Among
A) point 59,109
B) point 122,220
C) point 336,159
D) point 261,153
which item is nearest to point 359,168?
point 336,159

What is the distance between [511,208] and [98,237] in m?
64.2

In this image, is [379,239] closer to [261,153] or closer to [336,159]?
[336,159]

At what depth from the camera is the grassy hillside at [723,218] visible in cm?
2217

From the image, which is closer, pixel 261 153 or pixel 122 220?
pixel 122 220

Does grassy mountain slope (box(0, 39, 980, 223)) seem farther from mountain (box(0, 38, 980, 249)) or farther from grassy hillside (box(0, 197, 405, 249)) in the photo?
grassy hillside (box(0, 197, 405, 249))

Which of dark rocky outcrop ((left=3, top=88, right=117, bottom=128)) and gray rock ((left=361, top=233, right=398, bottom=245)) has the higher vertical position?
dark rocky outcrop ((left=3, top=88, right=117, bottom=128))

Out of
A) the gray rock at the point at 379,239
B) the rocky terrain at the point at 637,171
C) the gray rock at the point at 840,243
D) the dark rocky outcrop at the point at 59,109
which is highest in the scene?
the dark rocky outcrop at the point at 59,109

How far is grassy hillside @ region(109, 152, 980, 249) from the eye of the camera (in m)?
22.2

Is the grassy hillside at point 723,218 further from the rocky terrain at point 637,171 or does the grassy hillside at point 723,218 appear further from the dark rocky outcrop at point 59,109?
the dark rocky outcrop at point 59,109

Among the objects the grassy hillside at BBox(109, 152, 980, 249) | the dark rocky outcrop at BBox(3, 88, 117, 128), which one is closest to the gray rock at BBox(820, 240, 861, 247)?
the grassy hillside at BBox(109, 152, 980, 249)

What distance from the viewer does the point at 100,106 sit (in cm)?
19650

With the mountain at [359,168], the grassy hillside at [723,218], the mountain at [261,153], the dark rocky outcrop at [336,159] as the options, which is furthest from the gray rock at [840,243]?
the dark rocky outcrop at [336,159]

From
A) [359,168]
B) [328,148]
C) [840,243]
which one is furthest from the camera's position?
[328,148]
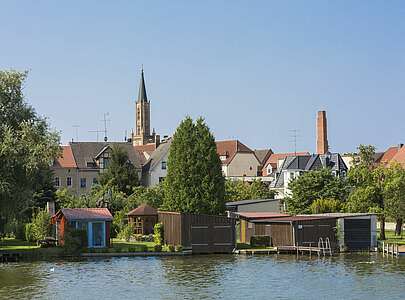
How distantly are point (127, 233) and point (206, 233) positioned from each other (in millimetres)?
9526

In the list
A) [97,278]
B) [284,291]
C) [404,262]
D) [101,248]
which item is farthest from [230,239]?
[284,291]

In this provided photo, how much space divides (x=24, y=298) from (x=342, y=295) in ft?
47.5

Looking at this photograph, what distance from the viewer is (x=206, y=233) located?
190ft

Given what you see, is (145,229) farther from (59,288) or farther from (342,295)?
(342,295)

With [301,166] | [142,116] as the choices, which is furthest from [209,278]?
[142,116]

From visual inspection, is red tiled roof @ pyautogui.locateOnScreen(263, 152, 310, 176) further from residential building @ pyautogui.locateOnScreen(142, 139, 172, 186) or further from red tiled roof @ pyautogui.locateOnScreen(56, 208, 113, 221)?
red tiled roof @ pyautogui.locateOnScreen(56, 208, 113, 221)

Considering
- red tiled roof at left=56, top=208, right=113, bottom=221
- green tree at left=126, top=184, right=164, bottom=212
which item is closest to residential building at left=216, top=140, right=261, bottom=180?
green tree at left=126, top=184, right=164, bottom=212

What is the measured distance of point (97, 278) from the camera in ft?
139

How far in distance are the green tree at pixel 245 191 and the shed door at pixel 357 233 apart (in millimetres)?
33069

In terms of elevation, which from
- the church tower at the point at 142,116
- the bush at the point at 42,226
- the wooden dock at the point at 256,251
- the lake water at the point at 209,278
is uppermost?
the church tower at the point at 142,116

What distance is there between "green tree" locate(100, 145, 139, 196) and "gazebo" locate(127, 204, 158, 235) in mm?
23619

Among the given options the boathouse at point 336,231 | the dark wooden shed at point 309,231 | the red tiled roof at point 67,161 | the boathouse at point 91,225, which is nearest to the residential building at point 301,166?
the red tiled roof at point 67,161

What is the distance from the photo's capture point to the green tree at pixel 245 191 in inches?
3627

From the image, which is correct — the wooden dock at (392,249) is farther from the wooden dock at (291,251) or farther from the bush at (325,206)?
the bush at (325,206)
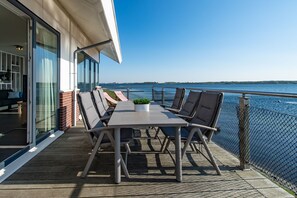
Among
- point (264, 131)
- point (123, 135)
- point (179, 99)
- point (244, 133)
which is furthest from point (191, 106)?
point (123, 135)

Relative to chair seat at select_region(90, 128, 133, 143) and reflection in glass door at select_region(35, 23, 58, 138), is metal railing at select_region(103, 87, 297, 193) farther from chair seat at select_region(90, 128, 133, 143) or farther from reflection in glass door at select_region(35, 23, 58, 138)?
reflection in glass door at select_region(35, 23, 58, 138)

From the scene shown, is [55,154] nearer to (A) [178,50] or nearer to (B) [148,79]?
(A) [178,50]

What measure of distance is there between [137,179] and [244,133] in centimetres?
146

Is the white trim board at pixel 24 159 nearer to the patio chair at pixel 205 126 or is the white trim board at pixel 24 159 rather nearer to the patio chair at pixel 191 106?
the patio chair at pixel 205 126

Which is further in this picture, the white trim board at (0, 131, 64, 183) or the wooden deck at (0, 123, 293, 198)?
the white trim board at (0, 131, 64, 183)

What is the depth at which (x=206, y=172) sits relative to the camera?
8.98ft

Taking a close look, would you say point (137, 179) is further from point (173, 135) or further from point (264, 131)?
point (264, 131)

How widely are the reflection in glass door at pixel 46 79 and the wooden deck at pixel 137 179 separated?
35.0 inches

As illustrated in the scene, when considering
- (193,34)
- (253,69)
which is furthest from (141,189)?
(253,69)

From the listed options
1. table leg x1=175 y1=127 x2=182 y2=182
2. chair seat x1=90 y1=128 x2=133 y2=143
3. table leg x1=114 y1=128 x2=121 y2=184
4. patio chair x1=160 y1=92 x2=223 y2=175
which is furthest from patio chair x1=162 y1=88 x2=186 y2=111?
table leg x1=114 y1=128 x2=121 y2=184

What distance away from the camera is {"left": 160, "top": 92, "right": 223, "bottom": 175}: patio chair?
267cm

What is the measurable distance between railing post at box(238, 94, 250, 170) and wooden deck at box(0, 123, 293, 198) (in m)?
0.14

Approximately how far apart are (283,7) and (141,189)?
34.8 ft

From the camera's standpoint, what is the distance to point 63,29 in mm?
5000
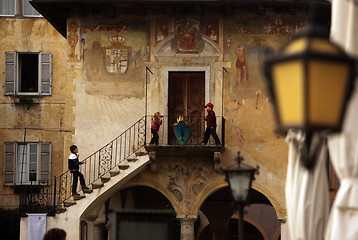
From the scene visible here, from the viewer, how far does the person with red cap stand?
85.7 ft

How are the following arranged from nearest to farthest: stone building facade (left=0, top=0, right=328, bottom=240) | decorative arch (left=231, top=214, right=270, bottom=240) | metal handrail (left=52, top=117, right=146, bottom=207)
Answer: stone building facade (left=0, top=0, right=328, bottom=240) < metal handrail (left=52, top=117, right=146, bottom=207) < decorative arch (left=231, top=214, right=270, bottom=240)

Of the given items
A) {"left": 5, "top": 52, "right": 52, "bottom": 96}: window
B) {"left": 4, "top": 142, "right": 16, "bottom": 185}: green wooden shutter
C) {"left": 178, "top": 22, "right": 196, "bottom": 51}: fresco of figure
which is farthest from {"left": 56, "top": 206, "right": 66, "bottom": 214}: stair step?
{"left": 5, "top": 52, "right": 52, "bottom": 96}: window

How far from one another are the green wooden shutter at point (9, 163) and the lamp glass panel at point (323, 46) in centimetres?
2841

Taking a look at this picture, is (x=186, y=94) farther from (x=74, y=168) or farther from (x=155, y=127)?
(x=74, y=168)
----------
Escala por 1,2 las coordenadas que aparecen en las respuestas, redondeando a enteros con las mitades hacia arriba. Vuelve a escribir todo desde la línea que contiene "Taking a look" hasta el final de los datos, ambos extremos incluidos y sin omitir ninguna línea.

Taking a look at this picture, is (x=186, y=94) farther from (x=74, y=168) or farther from (x=155, y=127)?
(x=89, y=202)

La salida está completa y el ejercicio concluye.